The Twenty-Second Letter: Labor Day & Marking Time

phonto

Dear Daughters,

I shared a story in church a few months ago that I hadn’t shared widely prior to that morning. It was kind of a big deal, standing at the pulpit, telling my story.

We’d decided as a church to “mark time” together during the liturgical season of Ordinary Time–that long, uneventful season from Pentecost to Advent–by sharing stories of the ways we individually keep track of time, the significant events in our lives that have shaped the way we see the world. These can be beautiful moments, but usually, if we’re honest, it’s the painful ones that we remember most vividly. The painful ones that keep coming back to us.

After I shared my story, a friend of mine, someone who is also a writer, asked me if I was planning to write the story out to share it more publicly. I said no, probably not, because while I’m pretty comfortable with strangers reading things that I write, I’m aware that much of what I write for public consumption has been tweaked and edited in such a way as to distance myself from the message. Most of what I write isn’t personal, even when it may seem personal.

There is something about being vulnerable I just don’t like. But my friend thinks that it’s important for us as writers to be as vulnerable and honest as we can because that is what offers hope to the world. Hope to the world.

She really thinks that voicing our pain and our trials and our struggles–being honest when life is hard–and saying me, too, is the way we offer hope.

So.

Maybe there is hope here.

This is the story I told our church:

On Labor Day 2013, I was six weeks pregnant and I had a miscarriage.

I called my doctor, and we decided that it was a textbook case and as long as nothing out of the ordinary seemed to happen, I didn’t need to go to the hospital or even make an appointment for his office–which was good, because I didn’t feel like sitting in a doctor’s office, crying my eyes out. I could barely talk to my mom on the phone to relay the news.

This was the week of our revival at our church. I went to every service but I didn’t tell anyone who superficially asked how I was doing.

I had never experienced loss like that before, though many of my friends had. It was a difficult and dark time, to put it in the most generous terms possible, and I decided, within days, that I never wanted to be pregnant again. My eldest daughter, my sweet girl, would be enough. I couldn’t risk this kind of heartbreak again. I wasn’t strong enough. I cried a lot.

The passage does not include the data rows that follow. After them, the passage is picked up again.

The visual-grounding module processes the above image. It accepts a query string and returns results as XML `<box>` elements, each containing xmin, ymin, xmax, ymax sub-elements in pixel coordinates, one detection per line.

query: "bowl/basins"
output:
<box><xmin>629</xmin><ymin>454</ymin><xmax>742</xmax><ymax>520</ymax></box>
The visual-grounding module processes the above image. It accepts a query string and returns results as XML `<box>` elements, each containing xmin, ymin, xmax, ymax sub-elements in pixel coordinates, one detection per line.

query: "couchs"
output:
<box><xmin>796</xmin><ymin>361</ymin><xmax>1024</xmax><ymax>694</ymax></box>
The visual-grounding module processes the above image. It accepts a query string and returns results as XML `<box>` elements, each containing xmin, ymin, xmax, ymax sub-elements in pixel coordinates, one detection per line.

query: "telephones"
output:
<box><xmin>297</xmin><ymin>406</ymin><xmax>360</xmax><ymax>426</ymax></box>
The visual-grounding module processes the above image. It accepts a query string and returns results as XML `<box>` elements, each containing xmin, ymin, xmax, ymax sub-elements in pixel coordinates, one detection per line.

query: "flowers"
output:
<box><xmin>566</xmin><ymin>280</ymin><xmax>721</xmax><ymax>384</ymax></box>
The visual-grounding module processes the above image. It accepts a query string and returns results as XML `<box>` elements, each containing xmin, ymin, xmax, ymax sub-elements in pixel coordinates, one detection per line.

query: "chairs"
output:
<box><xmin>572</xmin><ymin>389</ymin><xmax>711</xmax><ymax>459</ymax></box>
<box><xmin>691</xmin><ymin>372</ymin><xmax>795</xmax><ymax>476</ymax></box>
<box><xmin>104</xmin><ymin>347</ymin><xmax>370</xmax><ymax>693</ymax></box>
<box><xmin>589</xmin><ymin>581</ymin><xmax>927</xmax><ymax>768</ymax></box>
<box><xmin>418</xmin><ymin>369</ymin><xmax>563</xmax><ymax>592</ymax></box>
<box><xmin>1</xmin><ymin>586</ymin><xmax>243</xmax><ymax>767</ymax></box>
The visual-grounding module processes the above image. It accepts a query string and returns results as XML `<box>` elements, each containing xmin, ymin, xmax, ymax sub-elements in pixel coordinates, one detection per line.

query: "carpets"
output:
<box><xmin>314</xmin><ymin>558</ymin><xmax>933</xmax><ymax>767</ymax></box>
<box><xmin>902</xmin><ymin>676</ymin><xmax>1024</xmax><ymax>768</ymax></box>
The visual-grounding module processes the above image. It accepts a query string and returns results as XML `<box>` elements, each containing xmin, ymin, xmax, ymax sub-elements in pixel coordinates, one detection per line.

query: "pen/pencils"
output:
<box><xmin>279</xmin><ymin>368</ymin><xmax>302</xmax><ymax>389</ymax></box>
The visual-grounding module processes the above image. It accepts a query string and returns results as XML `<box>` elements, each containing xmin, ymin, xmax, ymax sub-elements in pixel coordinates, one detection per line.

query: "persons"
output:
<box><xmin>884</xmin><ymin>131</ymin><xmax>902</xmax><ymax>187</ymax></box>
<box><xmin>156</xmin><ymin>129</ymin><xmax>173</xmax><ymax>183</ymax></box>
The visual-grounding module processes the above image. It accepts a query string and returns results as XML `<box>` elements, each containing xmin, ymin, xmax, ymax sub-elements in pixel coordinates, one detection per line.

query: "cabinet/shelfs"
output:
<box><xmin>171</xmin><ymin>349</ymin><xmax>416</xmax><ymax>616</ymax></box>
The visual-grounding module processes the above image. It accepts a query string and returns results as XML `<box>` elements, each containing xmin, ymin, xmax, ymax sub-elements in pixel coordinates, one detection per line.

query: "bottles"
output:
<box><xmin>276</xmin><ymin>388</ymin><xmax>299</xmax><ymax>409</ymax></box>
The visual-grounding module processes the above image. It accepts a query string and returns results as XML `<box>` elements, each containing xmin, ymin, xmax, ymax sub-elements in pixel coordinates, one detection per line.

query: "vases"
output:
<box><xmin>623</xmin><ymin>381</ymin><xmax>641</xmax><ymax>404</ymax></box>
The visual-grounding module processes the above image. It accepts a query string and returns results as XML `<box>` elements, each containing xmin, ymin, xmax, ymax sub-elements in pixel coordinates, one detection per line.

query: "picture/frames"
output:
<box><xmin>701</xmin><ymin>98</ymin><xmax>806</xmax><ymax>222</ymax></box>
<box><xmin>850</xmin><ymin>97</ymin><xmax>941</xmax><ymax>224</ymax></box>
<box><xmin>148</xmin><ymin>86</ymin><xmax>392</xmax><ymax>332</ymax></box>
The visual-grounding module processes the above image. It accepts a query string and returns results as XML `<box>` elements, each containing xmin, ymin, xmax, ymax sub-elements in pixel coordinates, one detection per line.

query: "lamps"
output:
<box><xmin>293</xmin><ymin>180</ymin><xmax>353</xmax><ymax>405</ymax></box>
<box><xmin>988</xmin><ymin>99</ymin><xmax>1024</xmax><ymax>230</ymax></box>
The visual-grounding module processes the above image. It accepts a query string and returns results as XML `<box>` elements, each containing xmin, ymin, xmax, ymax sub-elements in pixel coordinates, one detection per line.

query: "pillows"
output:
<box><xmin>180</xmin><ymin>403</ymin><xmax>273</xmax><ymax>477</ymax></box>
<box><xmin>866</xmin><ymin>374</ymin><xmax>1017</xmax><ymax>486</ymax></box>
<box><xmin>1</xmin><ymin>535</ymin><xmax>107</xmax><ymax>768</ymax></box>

A week later, I was dry heaving on runs and throwing up, and so I did go to the doctor. I found out that there were two embryos in my uterus. A nonviable embryo, which had caused the miscarriage symptoms, and an embryo with a heartbeat. It was good news, shocking news, and also nerve-wracking news. There was reasonable concern about this pregnancy, and it was considered high risk.

You might not know this about me, but I am a worrier. And not just a little bit. A lot. So this whole “high risk” business was excruciating. It weighed me down. Every day. I came to terms with every worst case scenario I could think of. And I still worried.

I worried in Advent as I began to share the news that we were pregnant. As friends and family expressed excitement, I worried inside. I couldn’t be excited because I was afraid.

I worried through the season of Christmas when we had our ultrasound and found out the baby would be a girl. Even her on-screen health didn’t reassure me very much.

I kept worrying through Epiphany and then Lent began. Would she come early, like her sister, and be a Lent baby, or during Easter? I wasn’t the only one wondering. My OB didn’t think I’d make it past Palm Sunday.

She arrived April 25, the Friday after Easter.

Our baby girl’s first name means “light.”

Her middle name means “pearl.”

Two of Jesus’s images for the Kingdom—a light in the darkness, the pearl of great price.

All of that—the darkness and light, the worry and the pearl of great price—is wrapped up in Labor Day for me.